Fold the bread around the filling. Place in a panini/sanwich press or, if you have a whole battalion to feed, use a griddle set to medium-high, buttered lightly -- DO NOT USE MARGARINE -- and toast the cheese side first until it JUST melts, and then flip over to warm the other side.
Eat.
-J.

Thursday, October 01, 2009

A (practical) history lesson

It's 1521. You're a chieftain of some lovely Pacific island. You have the most women, the biggest hut, your pick of outrigger canoes. Life is good. Then some big ships show up. "Great. MORE Europeans." The Europeans make friends with your rival chieftain from the other side of the island. You snub everyone. The Europeans take the snub as a snub and choose to attack you. But they misjudge the tide and leap into water waist deep in full armor, and too far to use their weapons.

You slaughter them all, especially the leader.

That leader was Magellan. Immortalized by the Magellan Straits and also that GPS* thingy, among other things.

You?

You're chief Lapu-Lapu and you're immortalized by a tiki drink served in a cored-out pineapple, most famously at Walt Disney World's Polynesian Resort's Tambu Lounge. This past Labor Day** we went to this very spot. My wife had the selfsame beverage. Verily she loved it and has developed a fondness therefor and I was commissioned to replicate it.

Like so.
You start off with a pineapple. Note the corer. US$3 on eBay. Before I get more carried away with this, let me say I cannot say enough good things about this cheap-o corer. Yes, you can get fancier ones, made of stainless steel with sharper blades and finer teeth. These will give you less jagged pineapple rings, if that means that much to you. I, personally, couldn't care less about the aesthetic qualities of the rings...so the extra 600% premium isn't worth it.
You lop the top off, much like Lapu-Lapu's warriors seemed to have preferred. (Hence the name?)
All you have to do to core out the pineapple is center the corer right on the, er, core of the pineapple and drive the corer in, twisting with slight downward pressure. When you get down as far as you want, you pull up as with a manual corkscrew.
TIP: Place the pineapple being cored inside bowl of some kind, as there WILL be juice spouting forth generously and you want to capture said juice. This will also keep your wife from exhibiting displeasure.

1 tsp Simple "2:1" syrup
1 tsp Passion fruit syrup (50-50 passion fruit pulp and 2:1 sugar syrup)
1 tsp Orgeat
2 oz Orange juice (absent any fresh-squeezed, I suggest Florida Natural)
2 oz Pineapple juice (absent any fresh-squeezed -- you'll recall above I said you wanted the fresh juice -- I suggest Dole)
2 oz Dark rum (Bacardi 8 in this case)
2 oz White Rum (I like Cruzan Aged Light, but I was trying to finish up the Bacardi Silver)
[Picture would have gone here, but Joey was getting hollered at by my beloved.]

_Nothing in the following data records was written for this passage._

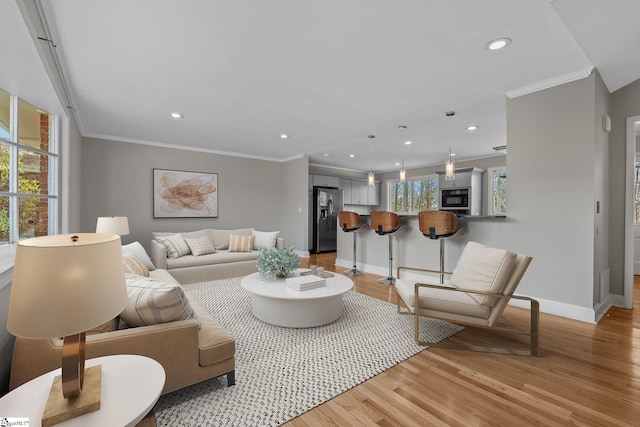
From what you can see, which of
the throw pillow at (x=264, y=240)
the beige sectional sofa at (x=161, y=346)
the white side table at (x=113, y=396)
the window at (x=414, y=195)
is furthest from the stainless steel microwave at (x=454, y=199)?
the white side table at (x=113, y=396)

Put this all in a shaker with about 6oz of cracked ice. Then you shake...
...and shake. Until the tin of the shaker frosts over.
TIP: With any drink calling for syrups, juices, etc. and you're only using ONE measuring vessel (i.e. a jigger or shot glass) do so in this order: syrups THEN juices THEN any flavored liquors or liqueurs THEN the spirits.

And here you are.
(all photos -- both the excellent and unsuitable ones -- courtesy of Joey)

-J.

*SatNav to the rest of the Anglosphere.
** First Monday in September to the rest of the Anglosphere.